Jim Garland, a 41-year-old entrepreneur who runs a 60-employee Dulles company that cleans and details corporate jets, offered another insight, and it struck a chord with me.
He believes in the law of averages.
Garland came by the concept about 1992, when he was a 20-something with an economics degree from Radford University. He lived in Fairfax County, waiting on tables at night and knocking on the doors of dental and veterinary offices by day. At the time, he was working for a medical supplies company selling badges that measure radiation emitted from X-ray machines.
"It was all cold calls," Garland recalled. "That's where I cut my teeth: getting used to people saying 'no' and slamming a door in your face. It's a wake-up call. But it taught me the law of averages. For every 100 doors I knocked on, I sold to about 10 offices."
The job lasted less than a year, but the lesson stayed with him as he went on to start a boat-cleaning business out of the back of his car that grew into Sharp Details, his Dulles-based, multistate corporate-aircraft-cleaning company that grosses about $3.5 million a year.

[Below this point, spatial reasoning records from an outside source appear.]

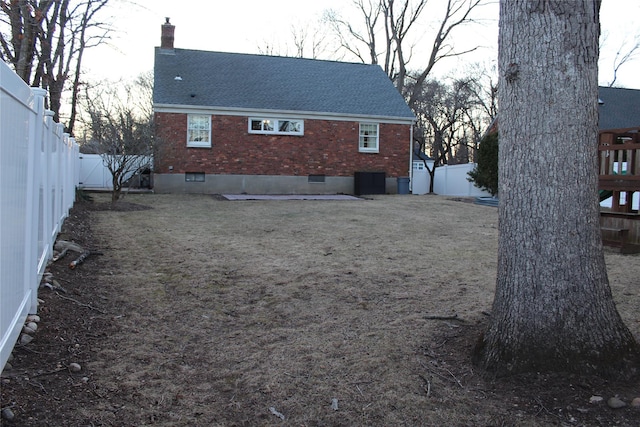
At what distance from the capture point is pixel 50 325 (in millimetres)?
3828

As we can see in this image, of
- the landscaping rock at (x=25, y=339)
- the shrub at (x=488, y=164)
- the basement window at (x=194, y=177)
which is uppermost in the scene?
the shrub at (x=488, y=164)

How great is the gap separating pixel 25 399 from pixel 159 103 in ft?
57.9

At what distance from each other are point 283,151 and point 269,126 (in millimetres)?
1096

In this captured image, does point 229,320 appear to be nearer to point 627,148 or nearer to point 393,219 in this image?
point 627,148

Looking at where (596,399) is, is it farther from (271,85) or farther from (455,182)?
(455,182)

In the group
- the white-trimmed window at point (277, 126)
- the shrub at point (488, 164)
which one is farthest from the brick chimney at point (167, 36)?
the shrub at point (488, 164)

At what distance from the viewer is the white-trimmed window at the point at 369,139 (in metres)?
21.9

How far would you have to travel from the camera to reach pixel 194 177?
786 inches

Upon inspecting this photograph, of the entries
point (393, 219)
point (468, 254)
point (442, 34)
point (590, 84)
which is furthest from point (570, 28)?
point (442, 34)

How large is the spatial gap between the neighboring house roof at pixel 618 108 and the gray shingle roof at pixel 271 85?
9201 millimetres

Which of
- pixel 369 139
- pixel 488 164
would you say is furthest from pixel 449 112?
pixel 488 164

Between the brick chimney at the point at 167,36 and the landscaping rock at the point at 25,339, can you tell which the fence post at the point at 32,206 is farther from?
the brick chimney at the point at 167,36

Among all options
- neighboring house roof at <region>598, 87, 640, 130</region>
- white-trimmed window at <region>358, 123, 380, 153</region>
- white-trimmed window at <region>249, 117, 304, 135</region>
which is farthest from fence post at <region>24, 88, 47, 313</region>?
neighboring house roof at <region>598, 87, 640, 130</region>

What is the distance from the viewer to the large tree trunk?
10.0 ft
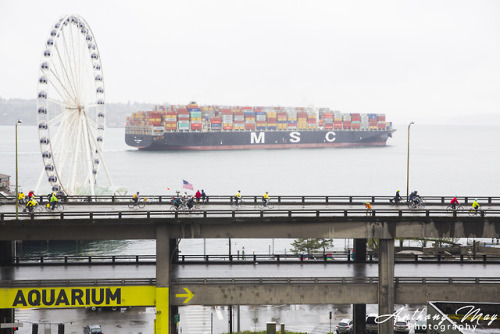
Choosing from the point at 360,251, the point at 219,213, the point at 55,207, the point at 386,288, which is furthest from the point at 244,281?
the point at 55,207

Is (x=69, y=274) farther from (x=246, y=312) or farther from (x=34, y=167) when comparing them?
(x=34, y=167)

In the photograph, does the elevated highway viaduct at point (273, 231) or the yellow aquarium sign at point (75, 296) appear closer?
the yellow aquarium sign at point (75, 296)

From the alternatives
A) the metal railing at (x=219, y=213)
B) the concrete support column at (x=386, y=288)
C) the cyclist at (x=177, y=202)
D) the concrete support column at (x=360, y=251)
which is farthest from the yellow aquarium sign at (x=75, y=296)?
the concrete support column at (x=360, y=251)

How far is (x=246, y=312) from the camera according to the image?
162 ft

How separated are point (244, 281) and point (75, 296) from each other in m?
8.38

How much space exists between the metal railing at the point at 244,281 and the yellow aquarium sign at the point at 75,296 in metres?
0.25

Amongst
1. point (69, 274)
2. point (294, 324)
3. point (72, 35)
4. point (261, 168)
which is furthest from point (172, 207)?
point (261, 168)

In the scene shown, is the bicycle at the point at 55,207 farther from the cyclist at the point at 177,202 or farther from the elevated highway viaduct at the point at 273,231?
the cyclist at the point at 177,202

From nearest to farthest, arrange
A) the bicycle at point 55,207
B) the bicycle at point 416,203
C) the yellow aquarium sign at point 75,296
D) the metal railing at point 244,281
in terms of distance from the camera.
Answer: the yellow aquarium sign at point 75,296 < the metal railing at point 244,281 < the bicycle at point 55,207 < the bicycle at point 416,203

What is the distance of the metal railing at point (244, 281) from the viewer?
3228cm

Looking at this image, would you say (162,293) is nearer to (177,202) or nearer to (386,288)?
(177,202)

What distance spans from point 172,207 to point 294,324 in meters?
12.1

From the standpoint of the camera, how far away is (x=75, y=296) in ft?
106

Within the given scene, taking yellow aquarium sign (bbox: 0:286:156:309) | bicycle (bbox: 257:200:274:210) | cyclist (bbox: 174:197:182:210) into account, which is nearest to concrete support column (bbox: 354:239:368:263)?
bicycle (bbox: 257:200:274:210)
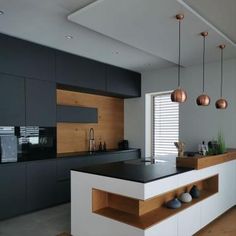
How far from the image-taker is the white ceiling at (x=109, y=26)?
2660 mm

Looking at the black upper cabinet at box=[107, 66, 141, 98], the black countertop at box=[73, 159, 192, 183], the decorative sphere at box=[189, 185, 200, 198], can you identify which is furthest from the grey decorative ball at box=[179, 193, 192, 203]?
the black upper cabinet at box=[107, 66, 141, 98]

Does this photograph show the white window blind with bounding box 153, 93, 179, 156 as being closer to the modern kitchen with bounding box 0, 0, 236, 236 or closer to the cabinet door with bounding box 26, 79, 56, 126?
the modern kitchen with bounding box 0, 0, 236, 236

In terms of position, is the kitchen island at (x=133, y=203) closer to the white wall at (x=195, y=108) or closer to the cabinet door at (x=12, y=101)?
the cabinet door at (x=12, y=101)

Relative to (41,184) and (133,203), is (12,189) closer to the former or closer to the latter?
(41,184)

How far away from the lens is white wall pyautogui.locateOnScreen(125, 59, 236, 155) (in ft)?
15.6

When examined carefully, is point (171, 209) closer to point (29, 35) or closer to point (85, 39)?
point (85, 39)

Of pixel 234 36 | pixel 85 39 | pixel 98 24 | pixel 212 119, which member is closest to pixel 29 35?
pixel 85 39

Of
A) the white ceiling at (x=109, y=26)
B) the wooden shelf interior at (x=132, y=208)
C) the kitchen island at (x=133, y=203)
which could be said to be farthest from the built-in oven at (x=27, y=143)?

His story suggests that if you just work hard enough and push the numbers, the law of averages will kick in and the results will come.
Garland never wanted an indoor job. Preferring life outdoors, he scaled a fence at Prince William Marine on the Occoquan River back in 1991 and plastered dozens of boats with fliers, offering to clean the watercraft.
"The marina owner called me and asked how I got in there. I said, 'I climbed your fence,' " Garland said. "He must have been impressed, because he called me in and said, 'You need insurance, you need to make sure you are bonded and you need a business license.' "
Garland called his car insurance company to get coverage for the boat company. He got his business license, and he was off.
"I probably cleaned 30 boats that first season, about a boat a day at $10 a foot," he said. "Mostly exterior, from the waterline up. I probably made $10,000 that first year."
That winter, he took the job with the medical supplies company owned by one of his boat clients.